Whistle detection

Kragen Javier Sitaker, 2018-06-06 (updated 2018-12-02) (18 minutes)

I can whistle from about 600Hz up to about 1600Hz. There is often substantial unintentional amplitude modulation on my whistle around 25–100 Hz. The vibrations can’t ramp up or down by 10dB in less than about 8 cycles, even when I’m releasing a tongue stop, and more typically take 20 or 30 cycles, suggesting a Q factor of somewhere around 10–20. Second, third, and fourth harmonics are detectable, but weak; even the second harmonic is 52dB down from the fundamental. I can easily ramp up from 800Hz to 1600Hz in 1.3 seconds. Doing the same ramp in 100 milliseconds is feasible with more effort.

(Semitone resolution is a Q factor of about 17, so using a linear filter with a lower Q factor would fuzz out frequency selectivity too much to be useful.)

A particular 70-millisecond segment of low whistle had a frequency peak at 615 Hz at -29.3 dB, falling off to -35.6 dB at 610 Hz and -38 dB at 628 Hz. This suggests a Q factor of around 60 during the whistle itself. (Maybe even a bit higher.)

This suggests that the “window size” I should be looking at to detect a whistle could be up to about 20 or 30 cycles or milliseconds in length, and I could band-pass filter the signal to a bandwidth of about 1000 Hz as a first step. Then I could measure the distance between zero crossings or calculate some autocorrelations or something, or run a PLL.

Using high frequencies like this reduces the signal detection latency.

Efficiency questions

I’d like to run this all on an Arduino. So, to reduce the computational cost of this, probably I should start by downsampling to about 4–8ksps. (The Arduino could perhaps capture natively at this rate.) Then, maybe I could resample to 2ksps with downconversion from 600Hz to baseband, but maybe that’s not a good idea — among other things, it might increase latency.
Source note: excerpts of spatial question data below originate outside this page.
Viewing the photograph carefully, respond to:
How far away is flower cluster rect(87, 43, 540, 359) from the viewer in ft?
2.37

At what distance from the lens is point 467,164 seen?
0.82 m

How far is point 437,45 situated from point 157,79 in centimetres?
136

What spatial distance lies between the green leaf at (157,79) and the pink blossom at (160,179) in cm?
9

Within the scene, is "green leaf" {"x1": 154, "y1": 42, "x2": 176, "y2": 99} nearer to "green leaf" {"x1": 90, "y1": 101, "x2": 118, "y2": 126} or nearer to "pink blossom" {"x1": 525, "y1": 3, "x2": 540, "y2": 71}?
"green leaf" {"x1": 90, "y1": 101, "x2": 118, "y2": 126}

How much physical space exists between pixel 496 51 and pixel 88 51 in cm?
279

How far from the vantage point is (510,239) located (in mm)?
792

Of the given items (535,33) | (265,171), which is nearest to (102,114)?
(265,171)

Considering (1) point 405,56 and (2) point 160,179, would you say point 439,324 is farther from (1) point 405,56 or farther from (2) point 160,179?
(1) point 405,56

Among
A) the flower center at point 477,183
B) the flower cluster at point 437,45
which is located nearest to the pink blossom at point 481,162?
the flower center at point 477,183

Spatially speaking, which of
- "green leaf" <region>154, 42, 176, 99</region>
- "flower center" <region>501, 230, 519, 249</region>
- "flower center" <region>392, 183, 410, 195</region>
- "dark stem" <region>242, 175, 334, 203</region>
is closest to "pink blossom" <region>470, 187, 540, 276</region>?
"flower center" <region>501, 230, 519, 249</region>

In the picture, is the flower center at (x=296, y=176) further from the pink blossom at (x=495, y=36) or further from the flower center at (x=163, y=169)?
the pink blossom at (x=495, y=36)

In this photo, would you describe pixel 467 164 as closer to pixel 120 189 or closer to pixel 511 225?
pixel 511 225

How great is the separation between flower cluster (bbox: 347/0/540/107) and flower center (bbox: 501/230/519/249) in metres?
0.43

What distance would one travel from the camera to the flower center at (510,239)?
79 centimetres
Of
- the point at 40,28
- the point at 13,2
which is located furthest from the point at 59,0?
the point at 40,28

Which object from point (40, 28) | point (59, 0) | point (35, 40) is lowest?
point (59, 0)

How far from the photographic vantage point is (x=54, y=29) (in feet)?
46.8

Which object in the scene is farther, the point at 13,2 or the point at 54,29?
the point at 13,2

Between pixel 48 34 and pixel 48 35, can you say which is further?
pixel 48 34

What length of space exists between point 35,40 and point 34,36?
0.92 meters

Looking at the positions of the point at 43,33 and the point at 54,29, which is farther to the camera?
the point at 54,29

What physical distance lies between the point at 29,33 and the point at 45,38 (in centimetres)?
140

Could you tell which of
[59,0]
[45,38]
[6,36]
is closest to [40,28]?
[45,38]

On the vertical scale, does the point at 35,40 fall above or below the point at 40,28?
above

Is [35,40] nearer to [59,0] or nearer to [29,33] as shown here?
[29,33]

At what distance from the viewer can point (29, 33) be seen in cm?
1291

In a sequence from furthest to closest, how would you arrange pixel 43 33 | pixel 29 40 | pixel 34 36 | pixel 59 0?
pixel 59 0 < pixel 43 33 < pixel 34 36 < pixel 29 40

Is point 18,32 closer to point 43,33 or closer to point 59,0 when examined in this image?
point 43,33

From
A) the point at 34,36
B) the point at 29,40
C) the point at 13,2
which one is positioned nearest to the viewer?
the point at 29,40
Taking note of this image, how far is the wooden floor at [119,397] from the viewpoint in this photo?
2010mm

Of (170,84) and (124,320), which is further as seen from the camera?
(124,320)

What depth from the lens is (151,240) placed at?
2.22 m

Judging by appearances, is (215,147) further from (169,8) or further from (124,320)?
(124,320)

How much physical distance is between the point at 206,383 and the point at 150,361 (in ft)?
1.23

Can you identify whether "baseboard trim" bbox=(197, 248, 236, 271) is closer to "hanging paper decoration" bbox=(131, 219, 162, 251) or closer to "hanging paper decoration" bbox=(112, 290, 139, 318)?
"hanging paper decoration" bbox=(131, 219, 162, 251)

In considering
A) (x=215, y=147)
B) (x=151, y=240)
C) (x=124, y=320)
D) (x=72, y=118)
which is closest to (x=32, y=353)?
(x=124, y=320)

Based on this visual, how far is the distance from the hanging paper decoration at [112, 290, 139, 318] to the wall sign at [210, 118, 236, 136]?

There are a variety of possible things you can do from there. You can run a software PLL. These can be quite simple and efficient; this one does 7 simple operations per sample and sort of works to track my voice frequency; you need a few more operations to detect presence or absence:

/* A PLL in one line of C. arecord | ./tinypll | aplay */
main(a,b){for(;;)putchar(b+=16+(a+=(b&256?1:-1)*getchar()-a/512)/1024);}

You can do STFTs, but that’s never going to be fast. (At least within barely more than a single octave, you don’t have a terrible tradeoff of window width; you can just use a window of about 30 ms). You can count zero-crossings, but that throws away most of the information in the signal. You can calculate the autocorrelation function for particular frequencies of interest, or when multiplication is slow, the sum of absolute differences. Or you can use particle filters.

Particle filters

A simple particle-filter-based scheme could measure prediction error of each sample based on various candidate lags, taking the last 20 or 30 cycles (or whatever) as the predictor. If you used 32 cycles, you could calculate the prediction like this:

s16 total = 0
  , lag = p.lag  // 12.4 fixed-point
  , lagi = 0
  ;
for (u8 i = 0; i != 32; i++) {
    total += latest_x[(lagi += lag) >> 4];
}
return total >> 5;

But that is kind of shitty because you have to do shit 32 times: 64 16-bit additions, 33 4-of-16 bit shifts, 32 indexed byte fetches. It’ll take hundreds of cycles to calculate the prediction for a single particle. (Also, you get some aliasing, because you’re effectively resampling your signal with nearest-neighbor resampling.)

Incremental prediction

A better approach might be to incrementally update the totals. I will explain.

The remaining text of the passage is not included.